Titration can be traced to the origins of volumetric analysis, which began in the late eighteenth century. Study of analytical chemistry began in France and the first burette was made by Francois Antoine Henri Descroizilles. The field began to spread to neighboring countries and eventually to the whole world. Titration can be defined as the gradual addition of one solution to another until the chemical amount of one reactant being added matches stoichiometrically the amount of another reactant in the solution initially present. Learning the right technique of Titration is essential because of its wide applications in all areas of science, it is used in laboratory medicine to determine unknown concentrations of chemicals of interest in blood and urine.

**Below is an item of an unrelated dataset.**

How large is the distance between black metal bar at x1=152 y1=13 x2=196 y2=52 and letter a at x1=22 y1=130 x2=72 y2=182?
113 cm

Pharmacists also use titration in the development of new pharmaceuticals. Titration may also be used to determine the amount of a certain chemical in food. Often, titration is used to determine fat content, water content, and concentrations of vitamins. It is also used to tell if cheeses and wines have aged enough for distribution to supermarkets and shops. Scientists of different disciplines use titrations for a variety of different reason. [1] This experiment demonstrates the most common method for obtaining standard solutions for titrimetric analysis using the very essential technique of titration.

NaOH was standardized using a primary standard KHP, by titration, this is an excellent method to prepare a secondary standard because of its high level of accuracy. KHP was used because it is of high purity, high molar mass which yields lower massing errors and reacts well with the solution it is titrated with. NaOH was the secondary standard, which was further titrated with the unknown to determine the molarity.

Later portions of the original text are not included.